Article

Obstructive sleep apnea syndrome.

Unit of Internal Medicine, Angiology and Arteriosclerosis Diseases, Department of Clinical and Experimental Medicine, University of Perugia, Perugia, Italy.
European Journal of Internal Medicine (Impact Factor: 2.3). 10/2012; 23(7):586-93. DOI: 10.1016/j.ejim.2012.05.013
Source: PubMed

ABSTRACT Obstructive sleep apnea (OSA) syndrome is a common but often unrecognized disorder caused by pharyngeal collapse during sleep and characterized by frequent awakenings, disrupted sleep and consequent excessive daytime sleepiness. With the increasing epidemic of obesity, the most important risk factor for OSA, prevalence of the disease will increase over the coming years thus representing an important public-health problem. In fact, it is now recognized that there is an association between OSA and hypertension, metabolic syndrome, diabetes, heart failure, coronary artery disease, arrhythmias, stroke, pulmonary hypertension, neurocognitive and mood disorders. Diagnosis is based on the combined evaluation of clinical manifestations and objective sleep study findings. Cardinal symptoms include snoring, sleepiness and significant reports of sleep apnea episodes. Polysomnography represents the gold standard to confirm the clinical suspicion of OSA syndrome, to assess its severity and to guide therapeutic choices. Behavioral, medical and surgical options are available for the treatment. Continuous positive airway pressure (CPAP) represents the treatment of choice in most patients. CPAP has been demonstrated to be effective in reducing symptoms, cardiovascular morbidity and mortality and neurocognitive sequelae, but it is often poorly tolerated. The results of clinical studies do not support surgery and pharmacological therapy as first-line treatment, but these approaches might be useful in selected patients. A better understanding of mechanisms underlying the disease could improve therapeutic strategies and reduce the social impact of OSA syndrome.

WORK ITEM A:
In the sleep apnea abstract, what is named as the most important risk factor for OSA?
WORK ITEM B:
Return, word for word, the part of the sleep apnea abstract that opens with the words containing "Obstructive sleep apnea syndrome." and closes with "Perugia, Perugia, Italy.".
The lines after this text aren't needed for anything here.

DATA SUPPLIED:
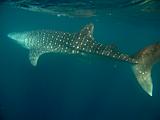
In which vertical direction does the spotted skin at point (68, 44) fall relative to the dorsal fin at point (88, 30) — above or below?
below

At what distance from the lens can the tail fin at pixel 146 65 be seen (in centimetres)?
1148

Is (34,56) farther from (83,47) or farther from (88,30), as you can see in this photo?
(88,30)

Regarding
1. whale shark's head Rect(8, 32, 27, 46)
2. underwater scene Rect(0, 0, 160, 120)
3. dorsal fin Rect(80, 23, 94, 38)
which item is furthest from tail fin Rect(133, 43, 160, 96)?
whale shark's head Rect(8, 32, 27, 46)

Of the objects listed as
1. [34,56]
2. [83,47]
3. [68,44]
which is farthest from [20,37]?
[83,47]

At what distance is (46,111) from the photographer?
24859mm

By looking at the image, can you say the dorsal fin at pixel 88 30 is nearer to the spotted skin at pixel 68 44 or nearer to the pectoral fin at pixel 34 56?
the spotted skin at pixel 68 44

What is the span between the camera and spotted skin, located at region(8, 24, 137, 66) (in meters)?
13.6

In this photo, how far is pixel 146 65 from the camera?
40.1 ft

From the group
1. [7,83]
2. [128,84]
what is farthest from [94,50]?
[128,84]

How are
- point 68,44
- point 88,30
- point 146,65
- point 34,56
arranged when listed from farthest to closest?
point 34,56
point 68,44
point 88,30
point 146,65

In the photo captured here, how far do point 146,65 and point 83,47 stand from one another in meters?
3.93

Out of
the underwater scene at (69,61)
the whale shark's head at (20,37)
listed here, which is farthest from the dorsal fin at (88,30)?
the whale shark's head at (20,37)

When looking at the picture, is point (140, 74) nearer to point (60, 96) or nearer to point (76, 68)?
point (60, 96)

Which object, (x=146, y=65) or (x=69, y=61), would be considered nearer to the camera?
(x=146, y=65)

EXERCISE ANSWER A:
Obesity.

EXERCISE ANSWER B:
Obstructive sleep apnea syndrome.

Unit of Internal Medicine, Angiology and Arteriosclerosis Diseases, Department of Clinical and Experimental Medicine, University of Perugia, Perugia, Italy.